Alumni shaping Denver: Brian Vicente, Amendment 64

“[Denver has] become an increasingly desirable place to live, and I do think that marijuana laws have played a part in that. ” Photo: Anthony Camera

Brian Vicente (JD ’04) has been fighting the marijuana fight for more than a decade, most significantly as co-director and one of two primary authors of the 2012 measure that made Colorado the first state in the country to legalize recreational marijuana. These days Vicente and his 50-person firm, Vicente Sederberg, are devoted full time to marijuana policy and regulation — which includes advising local governments around the world on how to run their own legalization efforts. The firm also has endowed a professorship at the Sturm College of Law.

 

Q: How does a marijuana lawyer spend his workday?

A: I spend a good chunk of time working with clients around the country who are trying to open new marijuana or medical marijuana stores or are looking for investments. The rest of my time is spent doing policy stuff, representing governments and others who are looking to expand laws or write codes for their communities. I’ve been working on this issue since 2004, when I graduated from DU. For many years I was toiling in obscurity — people thought marijuana laws would never change and the war on drugs would be forever — then we really caught some momentum, culminating with Colorado [becoming] the first place in the world to legalize [recreational] marijuana in 2012. And that just opened up this world of possibility for people who were in Nebraska or Australia or whatever to say, “Wait a minute, there are alternatives to prohibition? Let’s see how it works.”

 

Q: What do you tell them about how things are going in Colorado?

A: Things have gone very well in Colorado. [The law has] been thoughtfully implemented, balancing out community and law enforcement interests with the need to bring in revenue and have thriving businesses. It’s contributing in massive ways to our economy — $200 million in new taxes, which is four times as much as we get from alcohol, about $1.3 billion in sales, and 20,000 direct jobs.

 

Q: How did you get involved with this cause in the first place? What were you doing around the issue before you worked on the 2012 measure that legalized marijuana in Colorado?

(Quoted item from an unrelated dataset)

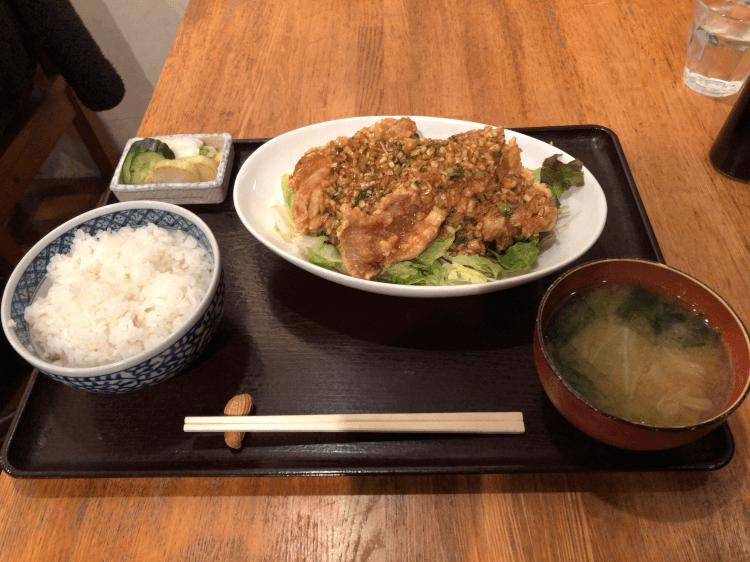 油淋鶏とごはんセット@菱田屋 駒場東大前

A: I always felt like the war on drugs was kind of our generation’s Vietnam. At DU, I worked for a professor and a federal judge who encouraged my interest. In 2004 I helped found an organization called Sensible Colorado, and our mission was to essentially pass positive marijuana and medical marijuana laws in Colorado. So I started working on it in 2004. Largely around the medical marijuana piece, but also asking the question, “Does prohibition make sense?” I became the go-to lawyer fighting those cases.

 

Q: What was it like on Election Night in 2012, when the measure passed?

A: It was amazing. There was a collective energy in that room — we had a big event downtown, and we just really felt like [it was] an earth-changing moment. People were crying, people were laughing, people who had spent decades in jail for marijuana were there and were hugging. It was very powerful, and I think it signaled a power shift in how drug policy works. For me, one of the really interesting things, perhaps relevant to what’s going on economically now in Denver, is that you have this really significant social change — shifting away from prohibition, shifting away from the war on drugs — that’s actually intersecting with an opportunity for commerce. You don’t see that often. For instance, with something like gay marriage, that was a major positive social change, not exactly an opportunity for commerce. But with marijuana, it’s like, “It’s no longer criminal; we’ve taken this massive market away from cartels; we’re regulating it; and there are tens of thousands of jobs being created.”

 

Q: What do you like best about Denver in 2017?

A: I think Denver has really matured as a city. Our population has become more diverse and eclectic, and certainly the economy has been booming. It’s become an increasingly desirable place to live, and I do think that marijuana laws have played a part in that. [Legalization has] drawn a certain aspect of the public that doesn’t want to be criminalized for using a substance less harmful than alcohol. I think it’s led to jobs and innovation here in the community.